Soudain, un lecteur qui est souvent une lectrice rebondit dans mes courriels: je ne sais pas quoi lire ces temps-ci, pourriez-vous me conseiller quelques titres?

Madame! Dites-moi plutôt: je sors demain avec un nouvel amoureux, j'hésite entre ma robe bleue et la jaune; que me conseillez-vous? La bleue, madame. Le jaune est affreux. Mais pour les livres! Comment voulez-vous que je sache?

 

Tiens, pourquoi pas le dernier Robert Lalonde, Un coeur rouge dans la glace? Le Devoir, sous la plume de Danielle Laurin, délirait dans son cahier livres de samedi: de la beauté, de la vraie, de la grande littérature, oui.

Je l'ai croisé à la librairie l'autre jour, M. Lalonde. Sa tête me disait quelque chose. Vous êtes écrivain, n'est-ce pas? Françoise s'est précipitée pour nous présenter. Robert Lalonde, Pierre Foglia. Peut-être craignait-elle un incident. Ma libraire est bien placée pour savoir que je ne le lis pas. Il le savait aussi, bien sûr. Curieux, il m'a demandé pourquoi.

Dans mon embarras, j'ai dit un peu n'importe quoi: la nature. En même temps c'était vrai. Vous parlez toujours de la nature...

Pas seulement, s'est-il gentiment défendu.

Une fois, lors d'une rencontre impromptue, l'écrivain français Jean-Paul Dubois m'avait dit tout le bien qu'il pensait de Robert Lalonde et les raisons qu'il énumérait - et qui m'apparaissaient à moi «exotiques» - étaient exactement celles qui m'en éloignaient. D'ailleurs, Lalonde est un des auteurs québécois qui ont le plus de succès en France où il est publié à L'Olivier-Le Seuil (comme Dubois).

J'ai acheté Un coeur rouge dans la glace. Je ne l'ai pas encore ouvert. J'aimerais tellement aimer, ce qui n'est pas la meilleure des dispositions pour lire. Comme l'insomniaque quand il dit: j'aimerais tellement dormir.

Que pourrais-je bien vous conseiller d'autre, madame? J'étire ces jours-ci la lecture d'un petit livre délicieux pourtant traduit du suisse-allemand: Promenades avec Robert Walser par Carl Seelig.

• • • • •

CONSIGNE DONNÉE 1: D'après le texte sur Robert Lalonde, pourquoi Françoise s'est-elle précipitée pour présenter les deux hommes à la librairie ?
CONSIGNE DONNÉE 2: Dresse la liste de toutes les personnes désignées par leur nom dans le texte sur Robert Lalonde.

• • • • •

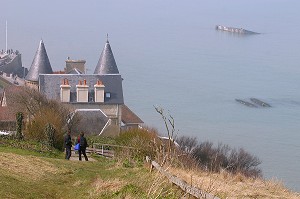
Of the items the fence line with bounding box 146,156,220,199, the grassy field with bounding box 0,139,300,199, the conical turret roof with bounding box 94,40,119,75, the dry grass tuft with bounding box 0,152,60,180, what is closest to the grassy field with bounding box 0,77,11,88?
the conical turret roof with bounding box 94,40,119,75

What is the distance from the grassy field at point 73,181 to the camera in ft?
23.1

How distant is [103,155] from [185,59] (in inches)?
2141

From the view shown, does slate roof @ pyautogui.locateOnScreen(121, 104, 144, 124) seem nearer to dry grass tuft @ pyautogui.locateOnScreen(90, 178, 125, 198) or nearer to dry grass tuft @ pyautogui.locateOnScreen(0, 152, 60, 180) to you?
dry grass tuft @ pyautogui.locateOnScreen(0, 152, 60, 180)

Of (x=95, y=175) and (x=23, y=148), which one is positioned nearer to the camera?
(x=95, y=175)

• • • • •

RÉPONSE COMPLÈTE 1: Elle craignait peut-être un incident. En tant que libraire du narrateur, elle savait bien qu'il ne lit pas Robert Lalonde.

RÉPONSE COMPLÈTE 2:
- Robert Lalonde
- Danielle Laurin
- Françoise
- Pierre Foglia
- Jean-Paul Dubois
- Robert Walser
- Carl Seelig